Ketika nama ‘Komplotan Bandit Warung Kopi’ tertera, kami saling berpandangan. Serius? Ada nama komunitas seperti ini? Komunitas itu masuk dalam data awal Kementerian Kebudayaan RI untuk Program Penguatan Komunitas Sastra. Saya pribadi, langsung akan memilihnya.
Namun, demi keadilan, segala kisi mesti diikuti. Proses awal tidak begitu saya ikuti karena ada Tiara Sasmita yang mengurus administrasi melalui Instagram. Namun, Sumatera memang diserahkan pada saya dalam pengerjaan di lapangan.

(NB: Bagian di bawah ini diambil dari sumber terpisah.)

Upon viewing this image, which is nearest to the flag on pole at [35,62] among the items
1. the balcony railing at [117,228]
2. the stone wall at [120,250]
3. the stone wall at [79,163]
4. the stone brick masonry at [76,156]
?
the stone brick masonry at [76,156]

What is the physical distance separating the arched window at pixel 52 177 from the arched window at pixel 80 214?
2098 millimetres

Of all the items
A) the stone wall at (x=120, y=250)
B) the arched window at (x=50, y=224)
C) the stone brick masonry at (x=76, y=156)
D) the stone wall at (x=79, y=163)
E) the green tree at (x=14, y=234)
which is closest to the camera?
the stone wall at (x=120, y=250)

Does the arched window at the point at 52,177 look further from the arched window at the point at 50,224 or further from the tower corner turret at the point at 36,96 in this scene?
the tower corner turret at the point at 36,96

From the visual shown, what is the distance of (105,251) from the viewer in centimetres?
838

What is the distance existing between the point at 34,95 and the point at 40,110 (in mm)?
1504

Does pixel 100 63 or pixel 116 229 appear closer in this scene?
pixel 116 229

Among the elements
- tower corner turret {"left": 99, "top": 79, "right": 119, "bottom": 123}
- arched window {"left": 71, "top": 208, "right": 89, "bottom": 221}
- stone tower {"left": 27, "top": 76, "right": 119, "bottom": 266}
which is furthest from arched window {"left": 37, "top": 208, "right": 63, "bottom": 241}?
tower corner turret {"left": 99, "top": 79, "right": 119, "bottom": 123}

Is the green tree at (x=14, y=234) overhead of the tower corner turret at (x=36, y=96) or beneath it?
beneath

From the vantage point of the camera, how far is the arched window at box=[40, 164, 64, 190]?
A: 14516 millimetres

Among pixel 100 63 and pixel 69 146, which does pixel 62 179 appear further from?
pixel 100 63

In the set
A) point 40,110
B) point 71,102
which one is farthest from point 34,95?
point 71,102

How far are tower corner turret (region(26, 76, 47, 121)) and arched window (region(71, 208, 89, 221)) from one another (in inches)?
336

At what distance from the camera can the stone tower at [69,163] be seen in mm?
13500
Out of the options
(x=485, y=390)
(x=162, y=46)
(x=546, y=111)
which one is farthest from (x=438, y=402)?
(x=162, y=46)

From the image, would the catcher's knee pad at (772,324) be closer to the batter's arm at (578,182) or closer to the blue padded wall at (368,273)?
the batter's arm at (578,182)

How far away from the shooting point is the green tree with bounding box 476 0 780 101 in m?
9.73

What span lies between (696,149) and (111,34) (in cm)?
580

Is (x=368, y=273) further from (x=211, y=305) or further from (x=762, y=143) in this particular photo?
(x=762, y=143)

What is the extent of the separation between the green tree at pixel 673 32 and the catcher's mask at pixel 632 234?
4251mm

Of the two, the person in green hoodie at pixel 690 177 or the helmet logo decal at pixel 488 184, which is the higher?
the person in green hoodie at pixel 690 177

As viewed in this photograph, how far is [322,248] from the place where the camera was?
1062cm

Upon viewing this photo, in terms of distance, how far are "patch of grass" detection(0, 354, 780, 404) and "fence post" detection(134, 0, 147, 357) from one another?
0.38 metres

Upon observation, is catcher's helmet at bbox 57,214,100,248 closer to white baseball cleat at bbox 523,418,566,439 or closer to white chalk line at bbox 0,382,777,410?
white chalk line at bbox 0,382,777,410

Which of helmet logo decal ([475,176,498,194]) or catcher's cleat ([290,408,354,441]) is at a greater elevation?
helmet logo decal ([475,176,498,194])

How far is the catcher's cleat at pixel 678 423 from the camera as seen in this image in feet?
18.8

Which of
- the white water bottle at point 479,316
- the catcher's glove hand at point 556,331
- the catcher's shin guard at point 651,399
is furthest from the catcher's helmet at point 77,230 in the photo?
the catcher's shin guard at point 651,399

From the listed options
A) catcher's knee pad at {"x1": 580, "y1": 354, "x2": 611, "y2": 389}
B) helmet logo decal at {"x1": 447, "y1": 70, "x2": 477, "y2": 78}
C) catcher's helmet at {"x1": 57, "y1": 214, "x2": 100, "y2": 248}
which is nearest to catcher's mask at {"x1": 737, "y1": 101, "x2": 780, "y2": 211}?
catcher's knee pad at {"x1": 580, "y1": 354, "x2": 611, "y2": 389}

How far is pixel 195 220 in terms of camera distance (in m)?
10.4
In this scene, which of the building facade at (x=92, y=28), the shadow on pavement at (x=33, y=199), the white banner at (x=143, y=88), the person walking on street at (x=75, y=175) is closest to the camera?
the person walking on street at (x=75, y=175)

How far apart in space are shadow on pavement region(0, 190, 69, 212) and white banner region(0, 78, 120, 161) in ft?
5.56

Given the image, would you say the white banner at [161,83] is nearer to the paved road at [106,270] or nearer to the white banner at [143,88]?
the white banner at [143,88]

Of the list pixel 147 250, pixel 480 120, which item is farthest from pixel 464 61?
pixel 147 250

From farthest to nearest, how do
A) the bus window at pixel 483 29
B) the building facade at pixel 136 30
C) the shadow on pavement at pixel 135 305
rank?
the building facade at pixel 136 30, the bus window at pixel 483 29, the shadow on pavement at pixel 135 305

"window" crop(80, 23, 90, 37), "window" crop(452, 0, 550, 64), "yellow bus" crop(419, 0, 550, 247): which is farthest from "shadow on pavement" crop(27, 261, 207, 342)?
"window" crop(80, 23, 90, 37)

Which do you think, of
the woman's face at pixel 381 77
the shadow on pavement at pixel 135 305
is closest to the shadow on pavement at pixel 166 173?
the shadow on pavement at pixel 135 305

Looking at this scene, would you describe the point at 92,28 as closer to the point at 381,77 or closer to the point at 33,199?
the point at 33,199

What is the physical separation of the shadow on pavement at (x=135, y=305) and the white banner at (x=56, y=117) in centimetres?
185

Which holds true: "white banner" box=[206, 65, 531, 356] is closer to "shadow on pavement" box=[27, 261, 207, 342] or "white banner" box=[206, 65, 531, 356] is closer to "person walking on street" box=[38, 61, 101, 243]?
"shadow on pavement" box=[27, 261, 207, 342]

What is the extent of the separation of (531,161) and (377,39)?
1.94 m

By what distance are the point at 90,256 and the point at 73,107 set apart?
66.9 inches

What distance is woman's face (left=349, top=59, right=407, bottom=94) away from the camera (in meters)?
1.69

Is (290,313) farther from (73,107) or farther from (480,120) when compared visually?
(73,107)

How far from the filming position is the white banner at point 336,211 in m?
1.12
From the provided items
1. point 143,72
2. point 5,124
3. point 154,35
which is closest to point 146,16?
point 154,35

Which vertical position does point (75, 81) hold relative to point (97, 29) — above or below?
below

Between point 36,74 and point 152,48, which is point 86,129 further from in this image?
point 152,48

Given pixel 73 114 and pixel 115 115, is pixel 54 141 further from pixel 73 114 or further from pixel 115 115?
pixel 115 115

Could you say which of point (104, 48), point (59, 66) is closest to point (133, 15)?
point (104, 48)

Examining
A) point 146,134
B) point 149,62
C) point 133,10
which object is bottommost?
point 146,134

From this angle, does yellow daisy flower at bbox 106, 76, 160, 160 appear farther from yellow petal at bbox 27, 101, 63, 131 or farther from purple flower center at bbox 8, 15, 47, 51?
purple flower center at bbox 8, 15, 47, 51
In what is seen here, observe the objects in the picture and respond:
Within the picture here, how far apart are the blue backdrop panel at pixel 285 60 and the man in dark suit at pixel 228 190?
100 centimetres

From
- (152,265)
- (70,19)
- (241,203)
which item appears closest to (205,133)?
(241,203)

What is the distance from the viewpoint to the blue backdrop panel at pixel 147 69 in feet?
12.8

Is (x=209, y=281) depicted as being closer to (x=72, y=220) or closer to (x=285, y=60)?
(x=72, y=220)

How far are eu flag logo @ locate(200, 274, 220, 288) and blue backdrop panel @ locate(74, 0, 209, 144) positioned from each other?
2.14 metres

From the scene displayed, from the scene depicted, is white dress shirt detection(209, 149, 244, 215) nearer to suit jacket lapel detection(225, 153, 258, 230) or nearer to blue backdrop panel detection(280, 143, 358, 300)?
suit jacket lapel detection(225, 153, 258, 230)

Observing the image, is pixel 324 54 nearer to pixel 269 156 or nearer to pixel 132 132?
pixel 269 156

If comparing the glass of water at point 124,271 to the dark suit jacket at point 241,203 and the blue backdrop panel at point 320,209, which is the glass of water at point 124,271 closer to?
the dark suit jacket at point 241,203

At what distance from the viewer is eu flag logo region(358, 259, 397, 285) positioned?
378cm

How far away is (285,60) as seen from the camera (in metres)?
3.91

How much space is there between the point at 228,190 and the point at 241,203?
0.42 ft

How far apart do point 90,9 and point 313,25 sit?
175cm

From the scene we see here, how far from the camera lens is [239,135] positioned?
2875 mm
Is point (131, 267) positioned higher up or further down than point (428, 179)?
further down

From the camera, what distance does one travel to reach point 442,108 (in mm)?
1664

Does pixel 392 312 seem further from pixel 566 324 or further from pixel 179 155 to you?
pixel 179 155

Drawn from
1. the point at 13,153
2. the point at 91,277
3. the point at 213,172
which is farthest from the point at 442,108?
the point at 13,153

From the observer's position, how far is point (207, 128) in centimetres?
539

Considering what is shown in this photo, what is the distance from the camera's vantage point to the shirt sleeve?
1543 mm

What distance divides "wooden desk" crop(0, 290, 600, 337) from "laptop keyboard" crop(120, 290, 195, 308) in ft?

Begitu 30 komunitas sudah dipastikan kelengkapannya, saya mulai menghubungi Ida Fitri. ‘Komandan Pucuk’ di Komplotan. Sungguh, dari awal saya tidak tahu, perempuan ASN Dinkes Kabupaten Aceh Timur ini pengarang ternama. Ia juara III dalam Sayembara Novel DKJ 2023 untuk novel ‘Paya Nie’ dan Nominasi Kusala 2025 untuk novel yang sama. Dari keterangan Raisa Kamila, Kak Ida belum belajar lama menulis sastra.
“Kenal?” tanyan di we a, pada suatu pagi. Ada foto dirinya dengan Arbi Tanjung. Pegiat Literasi dari Pasaman Barat.
“Bilang, jangan terlalu serius. hihihi. Di Balige, Kak?”.
Memang, banyak tanya orangnya. Cerewet, iya juga. Baik ketika zoom meeting 120 komunitas dan pendampingan, Kak Ida lincah mempertanyakan segala sesuatunya. Ini program pertama yang didapatnya dari negara. Dengar-dengar, setiap mengajukan proposal, selalu diminta untuk menukar nama komunitas. Kak Ida ogah.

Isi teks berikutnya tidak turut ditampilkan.